A new device can recognize hand gestures based on electrical signals detected in the forearm. The system, which couples wearable biosensors with artificial intelligence (AI), could one day be used to control prosthetics or to interact with almost any type of electronic device. Reading hand gestures is one way of improving human-computer interaction. And while there are other ways of doing that, this solution also maintains an individual’s privacy.

To create the hand gesture recognition system, researchers designed a flexible armband that can read the electrical signals at 64 different points on the forearm. The electrical signals are then fed into an electrical chip programmed with an AI algorithm capable of associating these signal patterns in the forearm with specific hand gestures. The team succeeded in teaching the algorithm to recognize 21 individual hand gestures including a thumbs-up, a fist, a flat hand, holding up individual fingers, and counting numbers.

When a person wants their hand muscles to contract, the brain sends electrical signals through neurons in the neck and shoulders to muscle fibers in the arms and hands.
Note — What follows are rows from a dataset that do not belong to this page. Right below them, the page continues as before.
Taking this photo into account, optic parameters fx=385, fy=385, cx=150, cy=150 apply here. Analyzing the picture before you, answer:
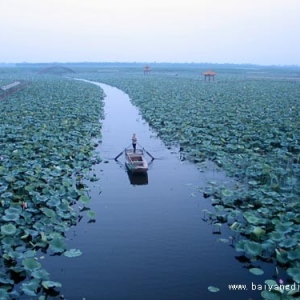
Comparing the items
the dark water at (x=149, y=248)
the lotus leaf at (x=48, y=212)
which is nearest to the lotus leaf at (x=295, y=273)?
the dark water at (x=149, y=248)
The electrodes in the cuff are sensing this electrical field to recognize certain patterns. Like other AI software, the algorithm has to first “learn” how electrical signals in the arm correspond with individual hand gestures. To do this, each user has to wear the cuff while making the hand gestures one by one.

The new device uses a type of AI called a hyperdimensional computing algorithm that is capable of updating itself with new information. If the electrical signals associated with a specific hand gesture change because a user’s arm gets sweaty or they raise their arm above their head, the algorithm can incorporate this new information into its model.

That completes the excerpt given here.